To deny a man the liberty he hath by nature upon a supposition that he may abuse it.

I went in search of this quote, sparked by an essay I had been reading.  It is by Oliver Cromwell in a Letter to the general assembly of the Church of Scotland (3 August 1650)

I beseech you, in the bowels of Christ, think it possible you may be mistaken.

I come across it occasionally and always find it arresting.  The archaic religious language ("bowels of Christ") is certainly part of it. 

But the real meat is in the "I beseech you, think it possible you may be mistaken."  We all fall into habits of thinking and into mere muscle memory.  It is the mark of a productive person that they habitualize those things, physical and mental, which do not have to be reconsidered on every invocation.  

 But the wise man must always find a means by which habits, productive as they might be, are occasionally reviewed.  Everything changes and that which was optimal in one environment may, slowly and incrementally, becomes sub-optimal in a changing environment.  Either physical habits or ways of thinking.  

Which is why I like the quotation.  We all must, periodically, beseech ourselves, in the bowels of Christ to think it possible we may be mistaken.  Far better that we do so of our own volition and in anticipation than to have reality force such a reconsideration at the last minute when options for change are few and chancy.  

But in looking up this quote, I came across another which seems strangely pertinent in our contemporary condition despite having been said 370 years ago.  From Oliver Cromwell to Letter to Walter Dundas (12 September 1650).

Your pretended fear lest error should step in, is like the man that would keep all the wine out of the country lest men should be drunk. It will be found an unjust and unwise jealousy, to deny a man the liberty he hath by nature upon a supposition that he may abuse it.

Some call it safetyism, some precautionary authoritarianism, some simply a greed for power over others.  But the inclination among some, especially the clerisy and the chattering classes, is certainly abroad in the land.  It can be seen in desperate claims and pleas in regard to wearing masks, AGW, gun control, speech suppression, etc.  Don't socially mingle even if you have been vaccinated.
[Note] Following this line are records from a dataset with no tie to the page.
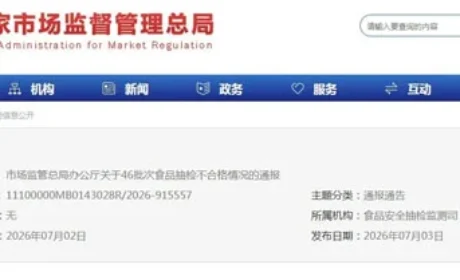 46批次抽检不合格 保健食品、特殊膳食在列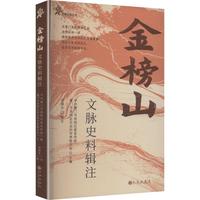 金榜山文脉史料辑注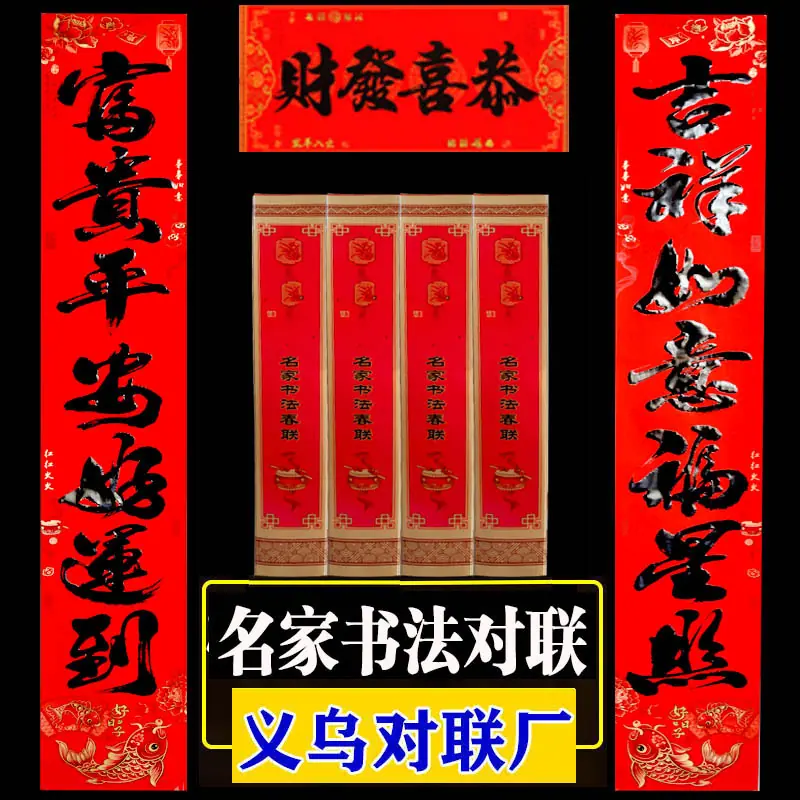 书法1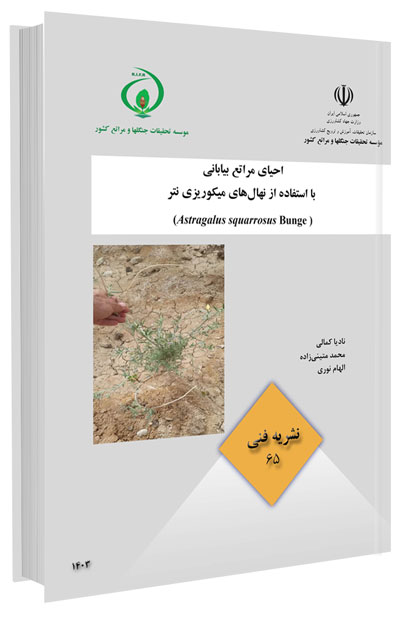 کتاب احیای مراتع بیابانی با استفاده از نهال های میکوریزی نتر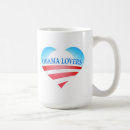 Search for dnc mugs Obama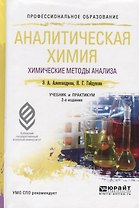 Аналитическая химия. Книга 1. Химические методы анализа. Учебник и практикум для СПО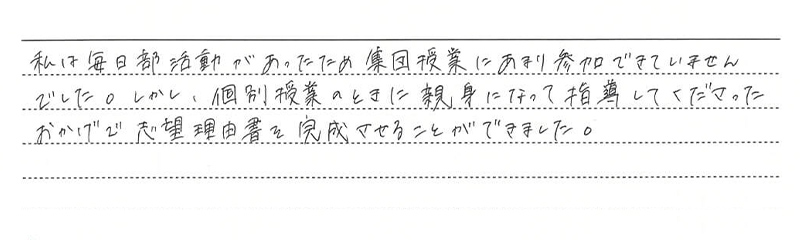 望月 朋子さん(静岡県)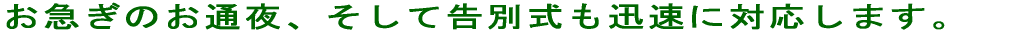 ���}���̂��ʖ�A�����č��ʎ����v���ɑΉ����܂��B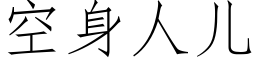 空身人兒 (仿宋矢量字庫)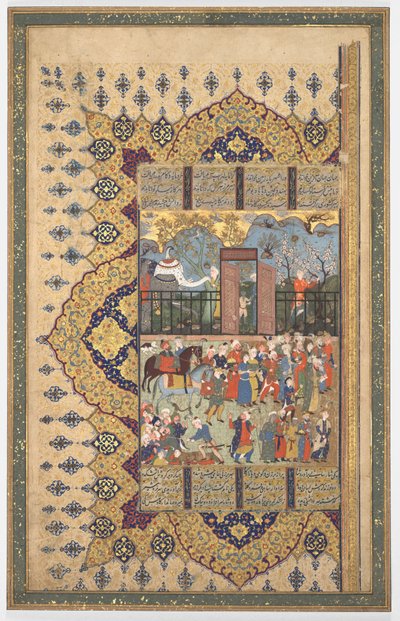 Re Luhrasp sale al trono: una processione arriva a corte, c. 1560-80 da Unbekannt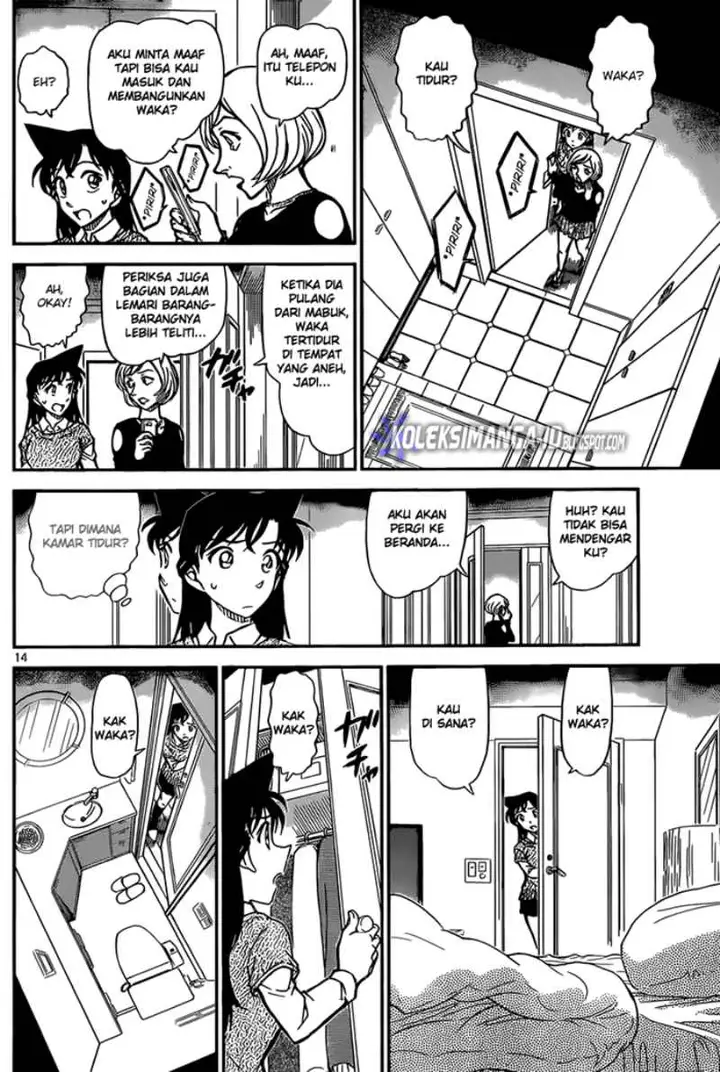 image-komik-detective-conan-chapter-856-14/17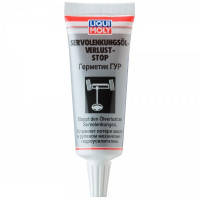 Герметик автомобільний Liqui Moly Servolenkungsoil-Verlust-Stop 0.035л. (1099)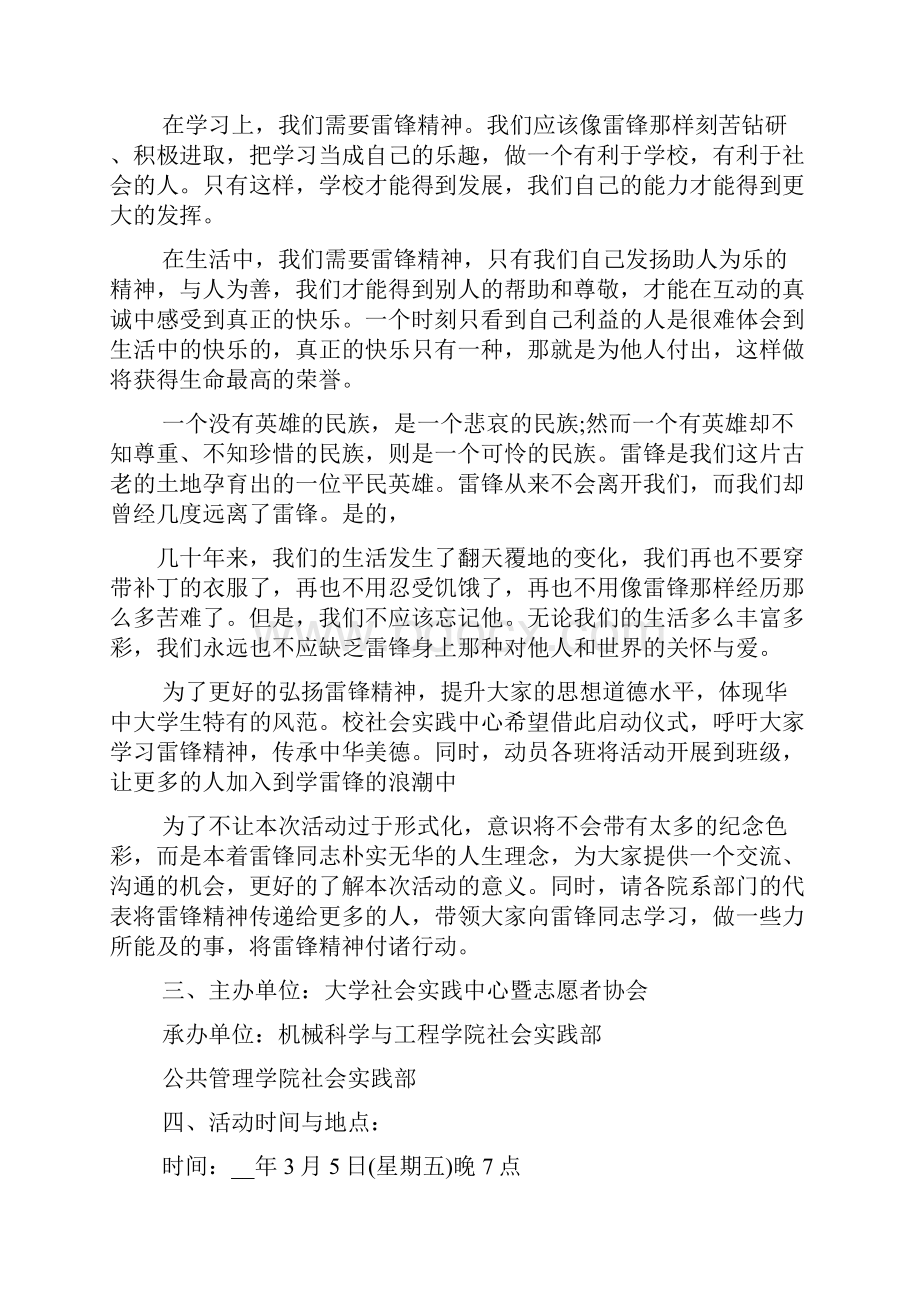 学雷锋义卖主题活动方案4篇.docx_第2页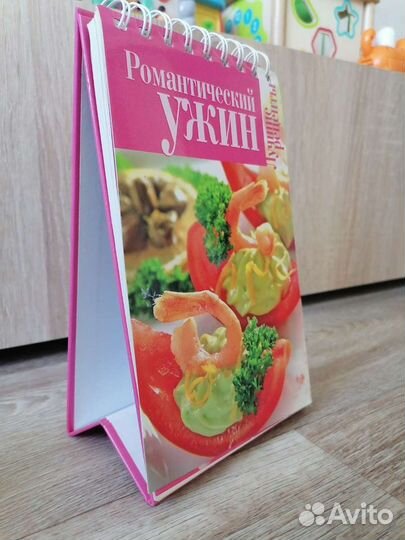 Кулинарная книга романтический ужин
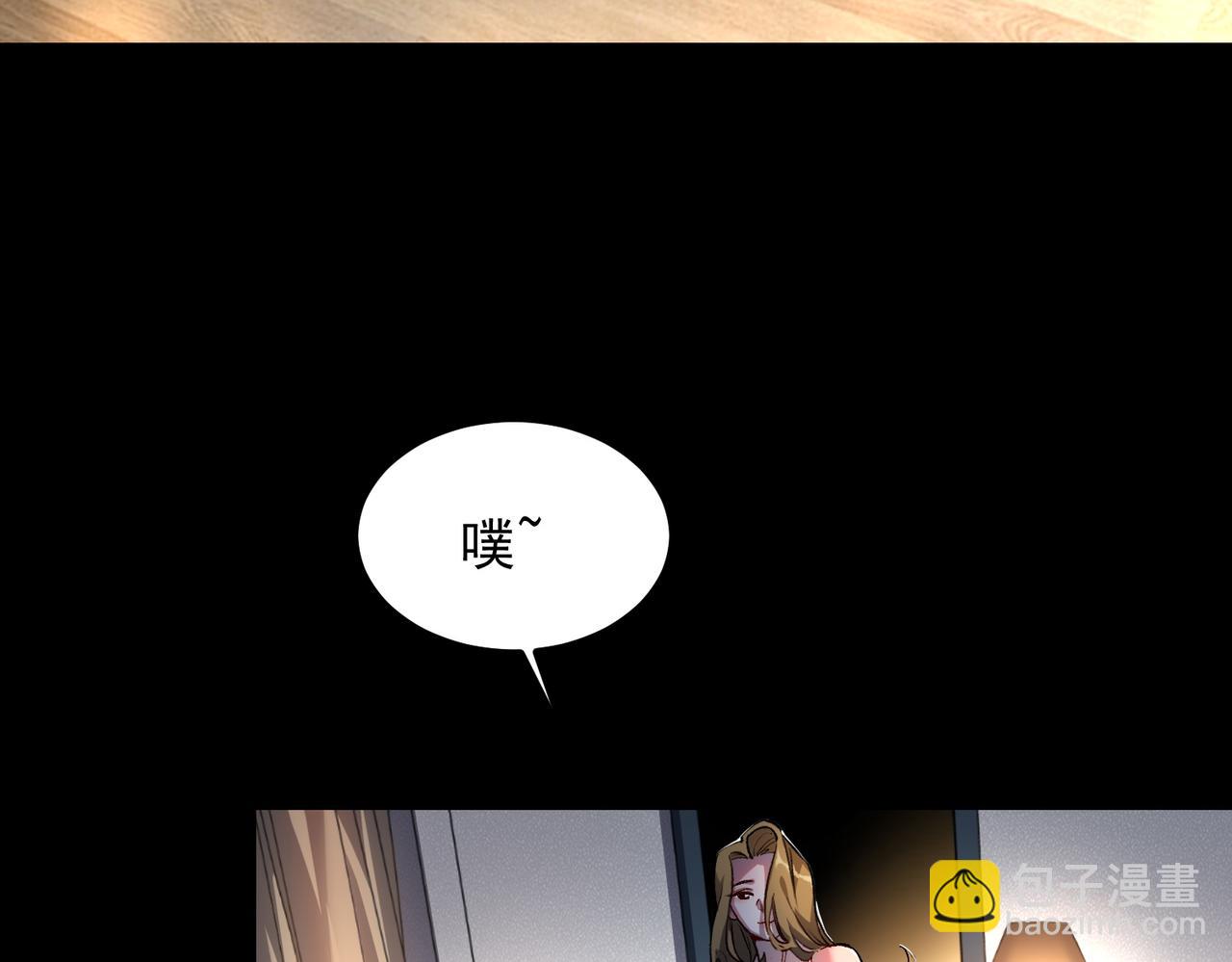 《诡异来袭》第001话 猎人与猎物 第16页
A desperate desire to keep people from their natural rights and an inclination to constrain freedom merely on the pretext that it will be better for those being constrained.  

The obsession with safety and averting risks that cannot be proven, or even if proven, of such remote probability or effect size, is merely an orientation towards central control by philosopher kings and a rejection of the Age of Enlightenment idea of all humans with equal natural rights and owed equal respect as humans.  It is a rejection of the philosophy and ethos of freedom.

"To deny a man the liberty he hath by nature upon a supposition that he may abuse it" is a danger flag which should be fought every time it is hoisted.  It is tyranny incipient.